━━━━━ Provided text
Instant noodles were invented in the 1950s by the Japanese inventor Momofuku Ando, then marketed by Nissin under the name Chikin Ramen (Chicken Ramen). In 1971, Nissin went on to combine their instant noodle invention with disposable cup packaging and a delicious flavor packet, producing the Japanese cup ramen we love today.
As an easy and delicious meal, the noodles-in-a-cup became an instant hit in Japan, and soon after, around the world. Cup ramen is so popular in Japan that there’s even a cup noodle museum dedicated to them. Meanwhile, the country’s leading cup noodle companies, like Nissin Foods and Maruchan, have produced hundreds of different flavors.
With so many flavors, it can be hard to choose which ones to try, so we’ve done the sorting for you. From the miso ramen of northern Japan to the bone-broth soup of the south, we’ve narrowed down the 8 best cup ramen of every type!
Nissin’s chicken-flavored instant cup noodles were the flavor that began the ramen craze back in 1971. The world’s first ramen flavor is still a consistent best-seller, both in Japan and internationally. The vegetables and chewy instant noodles are steeped in a rich chicken broth, for the ultimate comfort food. It’s like Japan’s version of chicken noodle soup.
For some extra protein you can crack a raw egg in too before adding the hot water — Nissin even put an indent in the center of the noodles just for that purpose.
Hakata, in the prefecture of Fukuoka, is famous for its pork bone broth ramen, and out of all the ramen shops in town, Ippudo is considered one of the best. The creamy bone broth, combined with wood-ear mushrooms, scallions, and the Hakata ramen specialty, slightly sweet barbecue pork
Seven-Eleven, Nissin, and the Michelin-starred restaurant Nakiryu have all teamed up to produce the world’s first Michelin-star instant ramen. The instant noodles reproduce the restaurant’s signature tangy broth, which includes the nutty flavor of sesame paste with a hint of heat from chili spice.
It’s often difficult for vegans to find ramen that doesn’t contain any meat products. Even the broth can contain pork or milk extracts. However, the vegan T’s restaurant in Jiyugaoka is famous for its vegan tantanmen, a Szechuan-style ramen with a rich broth of peanut powder, sesame paste, and chili oil. The shop also serves a vegan version of tonkotsu ramen, the pork bone broth-based noodles.
━━━━━━━━━━
━━━━━ Information provided
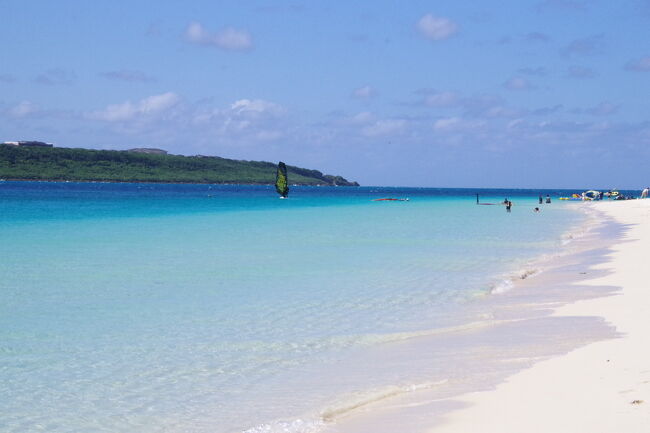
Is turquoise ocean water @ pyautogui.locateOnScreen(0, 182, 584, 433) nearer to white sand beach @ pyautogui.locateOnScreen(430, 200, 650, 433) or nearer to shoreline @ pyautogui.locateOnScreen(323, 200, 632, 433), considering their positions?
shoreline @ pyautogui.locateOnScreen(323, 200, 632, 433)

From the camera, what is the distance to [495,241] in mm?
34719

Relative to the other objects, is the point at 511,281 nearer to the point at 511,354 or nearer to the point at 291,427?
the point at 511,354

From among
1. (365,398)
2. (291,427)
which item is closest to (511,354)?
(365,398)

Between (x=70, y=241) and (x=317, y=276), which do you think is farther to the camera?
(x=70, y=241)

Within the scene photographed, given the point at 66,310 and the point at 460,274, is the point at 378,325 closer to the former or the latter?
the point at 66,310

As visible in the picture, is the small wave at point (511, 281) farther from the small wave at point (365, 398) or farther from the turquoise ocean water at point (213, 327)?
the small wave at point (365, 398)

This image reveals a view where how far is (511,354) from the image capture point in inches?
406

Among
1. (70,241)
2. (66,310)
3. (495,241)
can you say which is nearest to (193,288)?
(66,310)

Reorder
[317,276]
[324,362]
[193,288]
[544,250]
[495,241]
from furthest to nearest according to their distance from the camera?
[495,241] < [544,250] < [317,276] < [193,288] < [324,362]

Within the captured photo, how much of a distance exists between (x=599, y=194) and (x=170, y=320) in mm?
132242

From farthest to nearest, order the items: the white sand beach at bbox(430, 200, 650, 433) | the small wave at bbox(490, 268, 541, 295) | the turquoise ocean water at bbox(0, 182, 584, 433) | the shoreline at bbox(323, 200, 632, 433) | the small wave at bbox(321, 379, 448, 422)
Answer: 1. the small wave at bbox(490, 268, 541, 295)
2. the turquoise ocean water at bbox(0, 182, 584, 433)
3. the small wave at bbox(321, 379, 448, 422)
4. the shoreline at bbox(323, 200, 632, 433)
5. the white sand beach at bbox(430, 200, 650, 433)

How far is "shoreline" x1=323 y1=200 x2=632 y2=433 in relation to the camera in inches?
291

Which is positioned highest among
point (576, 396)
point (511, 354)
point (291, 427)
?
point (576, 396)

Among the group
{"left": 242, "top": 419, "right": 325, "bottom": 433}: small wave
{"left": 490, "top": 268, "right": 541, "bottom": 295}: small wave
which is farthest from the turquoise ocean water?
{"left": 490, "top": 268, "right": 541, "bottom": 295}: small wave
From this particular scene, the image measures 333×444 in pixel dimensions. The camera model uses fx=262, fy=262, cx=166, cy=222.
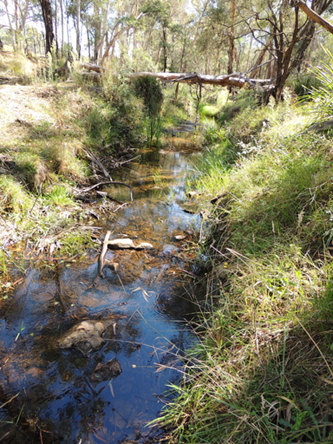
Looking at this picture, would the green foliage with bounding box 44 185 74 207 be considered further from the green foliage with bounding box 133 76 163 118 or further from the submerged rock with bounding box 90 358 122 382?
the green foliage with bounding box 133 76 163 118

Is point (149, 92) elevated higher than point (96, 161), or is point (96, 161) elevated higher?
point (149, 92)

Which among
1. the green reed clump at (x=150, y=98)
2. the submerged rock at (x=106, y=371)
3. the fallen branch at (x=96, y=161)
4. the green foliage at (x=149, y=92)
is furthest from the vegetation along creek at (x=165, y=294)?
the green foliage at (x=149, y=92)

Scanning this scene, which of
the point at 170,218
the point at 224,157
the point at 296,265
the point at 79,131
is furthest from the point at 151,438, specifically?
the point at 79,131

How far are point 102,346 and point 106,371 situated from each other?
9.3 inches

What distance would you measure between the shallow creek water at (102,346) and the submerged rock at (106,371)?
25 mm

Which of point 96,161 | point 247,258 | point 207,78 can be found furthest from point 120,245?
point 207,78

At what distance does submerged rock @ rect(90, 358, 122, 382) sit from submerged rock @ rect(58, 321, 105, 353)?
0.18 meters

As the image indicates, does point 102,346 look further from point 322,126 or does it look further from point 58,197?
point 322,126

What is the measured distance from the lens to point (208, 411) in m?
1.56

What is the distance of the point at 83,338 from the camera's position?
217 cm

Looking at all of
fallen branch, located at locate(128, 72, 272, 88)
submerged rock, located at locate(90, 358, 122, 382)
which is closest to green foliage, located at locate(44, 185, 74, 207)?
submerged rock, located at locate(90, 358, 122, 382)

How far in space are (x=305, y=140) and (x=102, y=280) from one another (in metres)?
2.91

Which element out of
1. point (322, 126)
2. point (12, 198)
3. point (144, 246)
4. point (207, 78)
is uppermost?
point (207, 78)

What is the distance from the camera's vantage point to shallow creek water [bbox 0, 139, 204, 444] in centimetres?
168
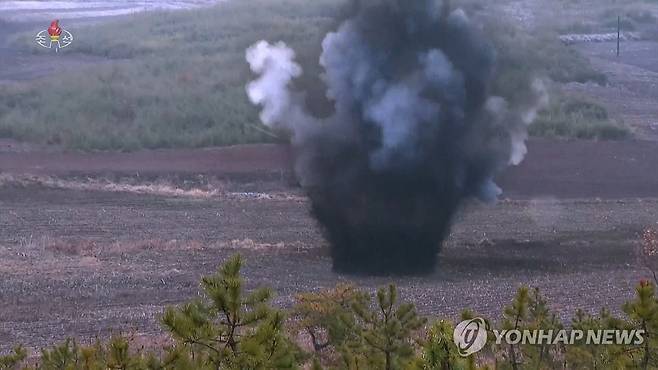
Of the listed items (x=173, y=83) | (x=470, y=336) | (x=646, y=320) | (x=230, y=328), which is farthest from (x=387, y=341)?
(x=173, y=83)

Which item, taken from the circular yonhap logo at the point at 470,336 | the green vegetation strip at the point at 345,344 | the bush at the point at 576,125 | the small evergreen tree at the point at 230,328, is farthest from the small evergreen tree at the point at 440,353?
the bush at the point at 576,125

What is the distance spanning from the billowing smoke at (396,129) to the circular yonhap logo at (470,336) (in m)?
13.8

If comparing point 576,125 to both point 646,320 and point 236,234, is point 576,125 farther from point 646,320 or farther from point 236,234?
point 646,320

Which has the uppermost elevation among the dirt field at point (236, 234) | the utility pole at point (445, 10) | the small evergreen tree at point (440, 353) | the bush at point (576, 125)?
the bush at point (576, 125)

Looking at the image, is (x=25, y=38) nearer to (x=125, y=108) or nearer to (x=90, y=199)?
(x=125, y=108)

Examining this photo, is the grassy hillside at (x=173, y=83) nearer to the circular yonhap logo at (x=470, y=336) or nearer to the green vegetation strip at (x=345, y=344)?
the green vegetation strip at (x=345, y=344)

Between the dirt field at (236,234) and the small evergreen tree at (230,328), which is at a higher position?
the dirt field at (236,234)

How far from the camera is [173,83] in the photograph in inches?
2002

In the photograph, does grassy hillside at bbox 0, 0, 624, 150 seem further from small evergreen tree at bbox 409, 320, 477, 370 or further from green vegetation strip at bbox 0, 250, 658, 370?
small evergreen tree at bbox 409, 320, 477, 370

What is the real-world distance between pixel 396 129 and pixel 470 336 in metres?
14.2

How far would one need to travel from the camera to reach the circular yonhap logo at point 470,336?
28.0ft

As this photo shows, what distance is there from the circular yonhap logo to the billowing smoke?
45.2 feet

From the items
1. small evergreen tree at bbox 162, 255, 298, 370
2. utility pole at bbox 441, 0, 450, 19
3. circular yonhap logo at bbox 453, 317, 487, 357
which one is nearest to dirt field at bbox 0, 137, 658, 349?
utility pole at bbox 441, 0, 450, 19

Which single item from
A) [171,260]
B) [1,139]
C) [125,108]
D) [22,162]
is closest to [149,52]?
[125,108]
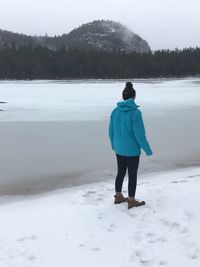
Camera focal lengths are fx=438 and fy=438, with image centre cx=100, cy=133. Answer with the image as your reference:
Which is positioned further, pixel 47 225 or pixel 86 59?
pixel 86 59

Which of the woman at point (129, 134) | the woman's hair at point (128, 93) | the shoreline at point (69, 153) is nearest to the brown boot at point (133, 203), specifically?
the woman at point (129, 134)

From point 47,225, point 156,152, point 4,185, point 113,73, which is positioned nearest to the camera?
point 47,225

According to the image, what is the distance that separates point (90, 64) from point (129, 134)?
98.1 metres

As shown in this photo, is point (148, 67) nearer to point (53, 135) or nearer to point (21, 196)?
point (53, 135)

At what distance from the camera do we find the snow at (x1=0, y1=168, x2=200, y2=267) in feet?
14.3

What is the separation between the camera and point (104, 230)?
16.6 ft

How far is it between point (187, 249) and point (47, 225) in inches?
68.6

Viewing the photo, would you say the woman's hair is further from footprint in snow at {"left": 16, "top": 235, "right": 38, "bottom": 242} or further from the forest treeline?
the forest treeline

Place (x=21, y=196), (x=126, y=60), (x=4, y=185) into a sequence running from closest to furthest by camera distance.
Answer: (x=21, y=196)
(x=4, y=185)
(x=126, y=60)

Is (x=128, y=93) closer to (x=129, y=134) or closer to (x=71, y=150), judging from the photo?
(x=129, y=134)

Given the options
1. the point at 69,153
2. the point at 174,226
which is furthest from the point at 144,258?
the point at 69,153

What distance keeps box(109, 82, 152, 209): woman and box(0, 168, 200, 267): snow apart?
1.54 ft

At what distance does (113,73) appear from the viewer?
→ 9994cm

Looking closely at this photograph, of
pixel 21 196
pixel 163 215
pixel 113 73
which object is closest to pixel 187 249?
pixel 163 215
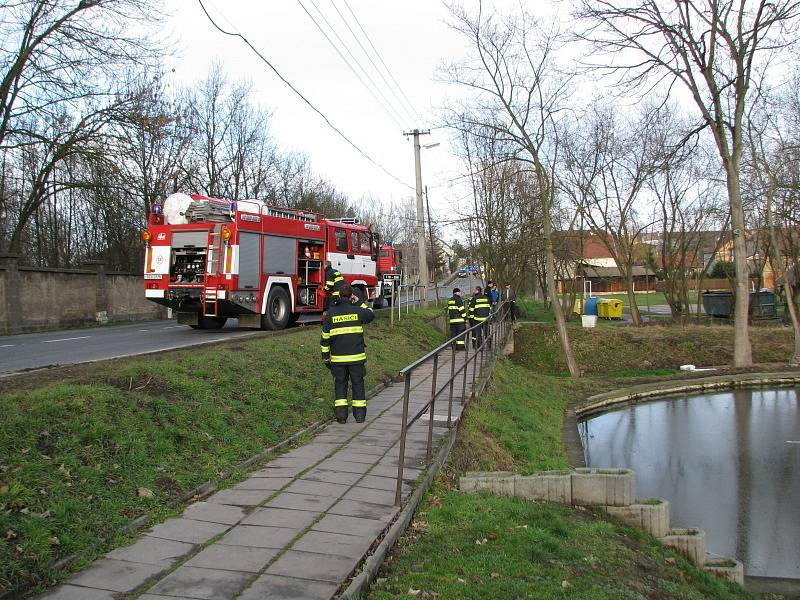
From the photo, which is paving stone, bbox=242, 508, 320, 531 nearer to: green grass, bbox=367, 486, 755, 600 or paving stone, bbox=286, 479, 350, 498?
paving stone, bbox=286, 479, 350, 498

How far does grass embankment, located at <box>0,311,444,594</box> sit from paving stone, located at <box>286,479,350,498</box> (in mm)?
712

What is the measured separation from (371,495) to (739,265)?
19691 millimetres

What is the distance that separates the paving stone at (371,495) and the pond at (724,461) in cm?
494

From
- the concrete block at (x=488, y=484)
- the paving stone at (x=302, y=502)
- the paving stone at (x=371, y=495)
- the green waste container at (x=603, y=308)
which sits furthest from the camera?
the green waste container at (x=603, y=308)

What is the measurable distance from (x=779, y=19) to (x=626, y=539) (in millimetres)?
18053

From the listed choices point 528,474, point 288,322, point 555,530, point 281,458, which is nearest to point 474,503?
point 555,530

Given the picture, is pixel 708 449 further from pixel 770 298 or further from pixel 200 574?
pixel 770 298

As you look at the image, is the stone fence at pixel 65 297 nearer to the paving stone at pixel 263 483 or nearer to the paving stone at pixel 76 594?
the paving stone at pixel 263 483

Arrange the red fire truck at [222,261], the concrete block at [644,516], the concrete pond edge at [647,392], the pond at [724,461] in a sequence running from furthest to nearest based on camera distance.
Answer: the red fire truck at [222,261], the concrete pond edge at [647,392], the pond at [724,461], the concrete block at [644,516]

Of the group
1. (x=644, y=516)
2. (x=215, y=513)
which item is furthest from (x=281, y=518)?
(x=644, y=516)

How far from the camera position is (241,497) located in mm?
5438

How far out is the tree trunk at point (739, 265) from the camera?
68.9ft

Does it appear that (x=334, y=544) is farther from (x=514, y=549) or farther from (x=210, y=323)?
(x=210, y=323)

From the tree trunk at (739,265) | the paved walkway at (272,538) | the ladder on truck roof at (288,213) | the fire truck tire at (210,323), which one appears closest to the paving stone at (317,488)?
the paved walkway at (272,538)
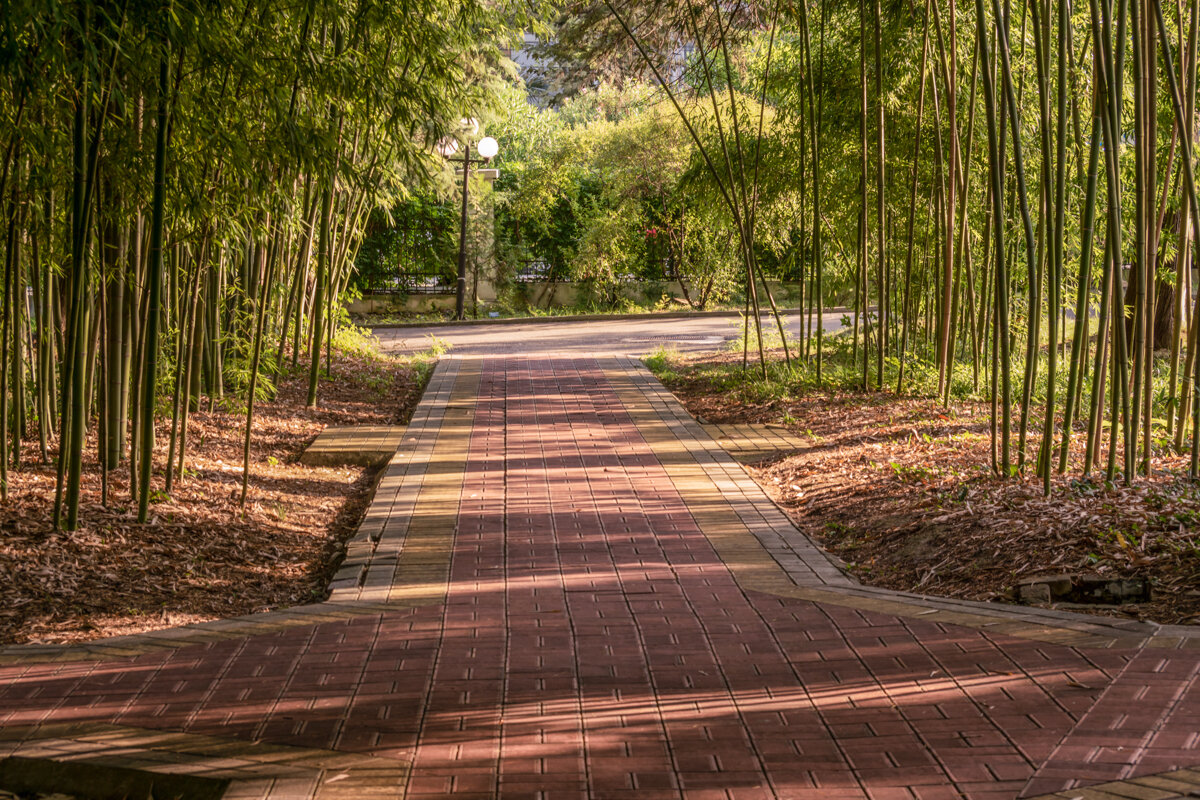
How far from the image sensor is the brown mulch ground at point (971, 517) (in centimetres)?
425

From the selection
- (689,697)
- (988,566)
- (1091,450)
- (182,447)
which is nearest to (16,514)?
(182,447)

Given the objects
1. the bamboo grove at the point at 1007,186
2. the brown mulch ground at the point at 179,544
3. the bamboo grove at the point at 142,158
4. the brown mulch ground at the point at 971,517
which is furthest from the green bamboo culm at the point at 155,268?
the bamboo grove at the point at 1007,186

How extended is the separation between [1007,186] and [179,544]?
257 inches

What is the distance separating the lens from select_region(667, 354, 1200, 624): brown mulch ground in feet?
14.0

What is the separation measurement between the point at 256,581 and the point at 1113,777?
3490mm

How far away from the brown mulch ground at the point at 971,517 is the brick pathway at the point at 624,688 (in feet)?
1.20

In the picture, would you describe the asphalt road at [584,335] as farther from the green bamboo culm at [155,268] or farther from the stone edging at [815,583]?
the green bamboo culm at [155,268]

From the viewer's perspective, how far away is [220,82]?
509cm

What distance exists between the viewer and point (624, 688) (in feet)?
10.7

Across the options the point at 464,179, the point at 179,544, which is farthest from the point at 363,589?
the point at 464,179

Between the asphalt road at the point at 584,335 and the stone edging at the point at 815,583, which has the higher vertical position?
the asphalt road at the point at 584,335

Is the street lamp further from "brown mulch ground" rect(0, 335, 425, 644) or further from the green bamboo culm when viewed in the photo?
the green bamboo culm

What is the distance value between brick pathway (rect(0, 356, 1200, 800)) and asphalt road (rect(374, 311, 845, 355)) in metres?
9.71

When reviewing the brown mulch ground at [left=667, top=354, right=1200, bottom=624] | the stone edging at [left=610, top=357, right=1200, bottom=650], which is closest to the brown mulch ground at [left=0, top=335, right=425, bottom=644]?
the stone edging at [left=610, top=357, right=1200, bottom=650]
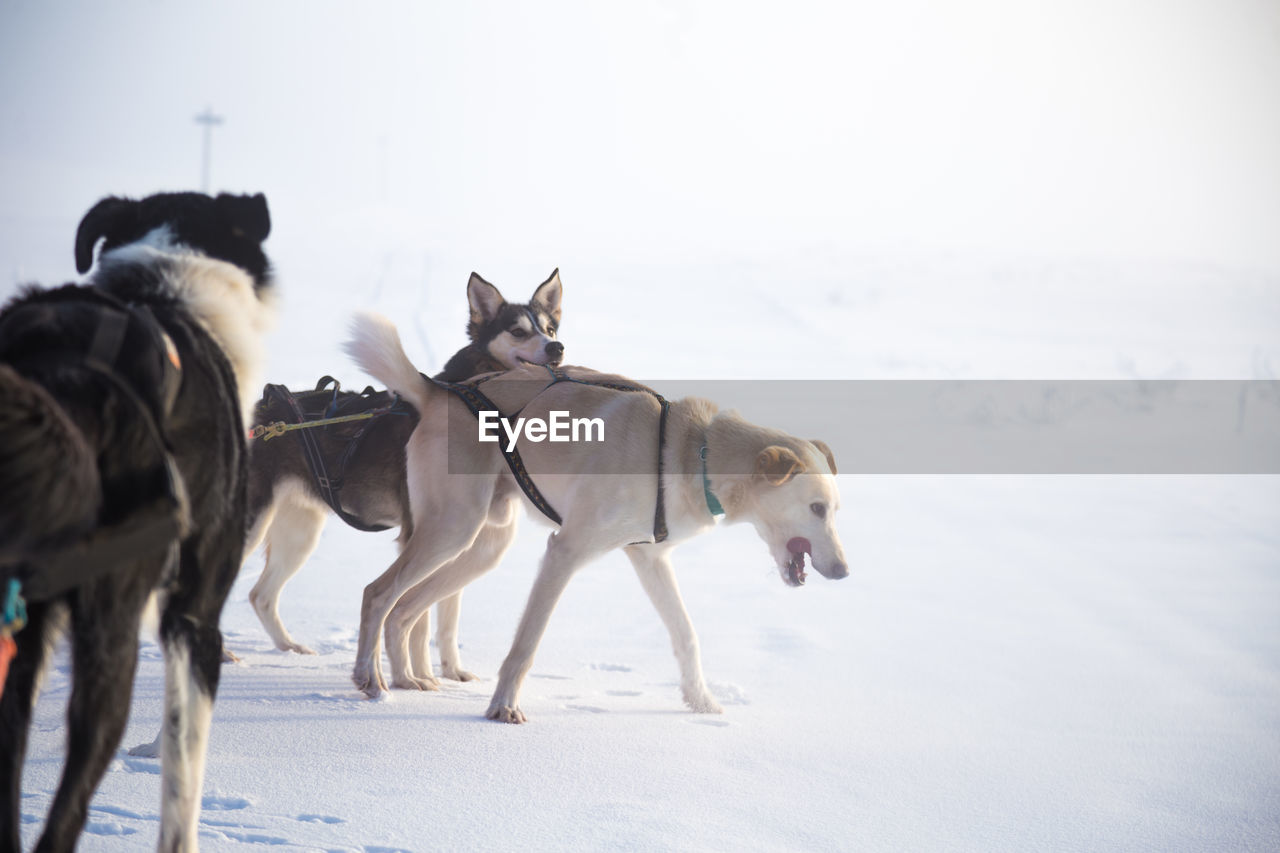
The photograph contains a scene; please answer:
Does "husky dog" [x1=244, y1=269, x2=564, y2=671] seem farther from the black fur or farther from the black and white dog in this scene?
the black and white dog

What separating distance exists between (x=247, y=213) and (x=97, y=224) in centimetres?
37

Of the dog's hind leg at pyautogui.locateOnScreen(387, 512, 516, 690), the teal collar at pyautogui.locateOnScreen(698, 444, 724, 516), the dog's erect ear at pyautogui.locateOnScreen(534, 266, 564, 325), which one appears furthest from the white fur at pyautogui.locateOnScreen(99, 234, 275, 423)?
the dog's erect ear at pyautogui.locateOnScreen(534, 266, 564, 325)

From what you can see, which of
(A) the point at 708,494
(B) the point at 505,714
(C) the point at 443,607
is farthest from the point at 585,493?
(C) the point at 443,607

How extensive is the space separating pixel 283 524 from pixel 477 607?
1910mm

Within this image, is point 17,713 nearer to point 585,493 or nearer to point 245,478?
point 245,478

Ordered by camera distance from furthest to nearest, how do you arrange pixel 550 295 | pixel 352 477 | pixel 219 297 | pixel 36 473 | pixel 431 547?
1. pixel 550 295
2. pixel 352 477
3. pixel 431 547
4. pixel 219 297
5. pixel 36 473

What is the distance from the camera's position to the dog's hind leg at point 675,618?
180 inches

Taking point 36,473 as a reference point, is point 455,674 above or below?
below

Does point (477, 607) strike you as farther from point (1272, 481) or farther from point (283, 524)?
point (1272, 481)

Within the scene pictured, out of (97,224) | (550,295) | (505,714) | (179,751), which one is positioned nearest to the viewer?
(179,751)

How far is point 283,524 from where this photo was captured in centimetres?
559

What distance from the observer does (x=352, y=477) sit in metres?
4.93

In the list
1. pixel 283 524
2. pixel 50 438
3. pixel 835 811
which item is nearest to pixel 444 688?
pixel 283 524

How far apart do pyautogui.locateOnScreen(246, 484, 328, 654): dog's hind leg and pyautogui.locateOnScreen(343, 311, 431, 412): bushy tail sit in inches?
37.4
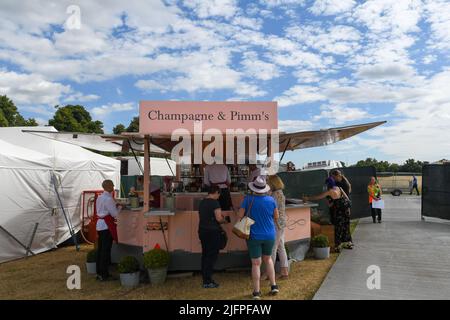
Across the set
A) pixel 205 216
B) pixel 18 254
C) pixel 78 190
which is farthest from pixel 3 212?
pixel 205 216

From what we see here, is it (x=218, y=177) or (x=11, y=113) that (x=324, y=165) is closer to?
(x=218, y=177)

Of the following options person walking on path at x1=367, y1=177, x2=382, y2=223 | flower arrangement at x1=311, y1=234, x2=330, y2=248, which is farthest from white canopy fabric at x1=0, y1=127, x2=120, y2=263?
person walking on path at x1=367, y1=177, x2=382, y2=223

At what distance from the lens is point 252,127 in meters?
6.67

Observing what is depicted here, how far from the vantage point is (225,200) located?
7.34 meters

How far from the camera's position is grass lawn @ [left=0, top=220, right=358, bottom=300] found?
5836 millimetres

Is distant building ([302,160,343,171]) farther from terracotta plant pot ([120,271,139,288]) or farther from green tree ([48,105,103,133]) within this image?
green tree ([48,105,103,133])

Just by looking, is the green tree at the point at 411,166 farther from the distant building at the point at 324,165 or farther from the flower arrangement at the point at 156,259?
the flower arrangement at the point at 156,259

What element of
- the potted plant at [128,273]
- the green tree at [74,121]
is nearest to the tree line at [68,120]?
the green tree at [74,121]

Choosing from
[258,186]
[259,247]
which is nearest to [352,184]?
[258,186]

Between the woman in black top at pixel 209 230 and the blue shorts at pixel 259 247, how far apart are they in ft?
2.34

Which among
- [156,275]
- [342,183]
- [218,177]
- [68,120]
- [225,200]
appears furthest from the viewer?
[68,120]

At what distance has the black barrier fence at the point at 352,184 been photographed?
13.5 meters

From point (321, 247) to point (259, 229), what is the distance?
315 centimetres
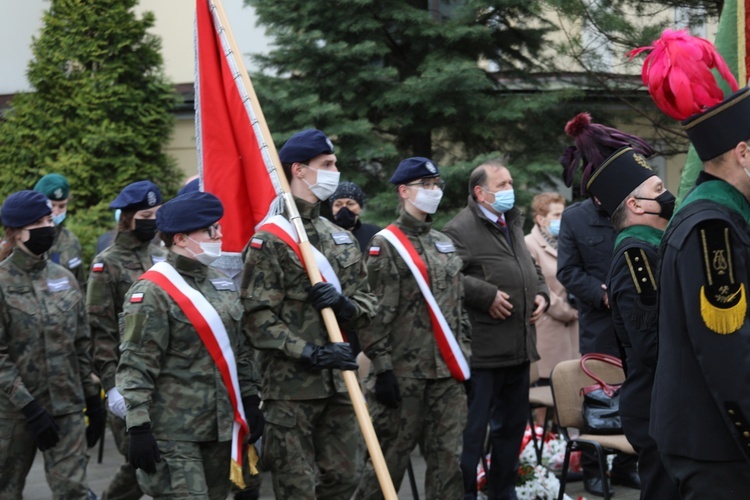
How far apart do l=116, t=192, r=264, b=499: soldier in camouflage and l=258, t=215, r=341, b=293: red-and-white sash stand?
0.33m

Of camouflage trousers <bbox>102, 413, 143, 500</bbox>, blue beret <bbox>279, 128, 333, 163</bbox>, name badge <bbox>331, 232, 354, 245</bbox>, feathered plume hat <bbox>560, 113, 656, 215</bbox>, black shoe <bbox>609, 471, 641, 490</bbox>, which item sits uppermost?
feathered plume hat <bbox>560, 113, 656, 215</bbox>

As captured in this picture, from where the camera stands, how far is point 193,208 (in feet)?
━━━━━━━━━━
Name every ramen shop or restaurant that the cup ramen article mentions. The source data has no connection to the cup ramen article.

Ippudo, Nakiryu, T's restaurant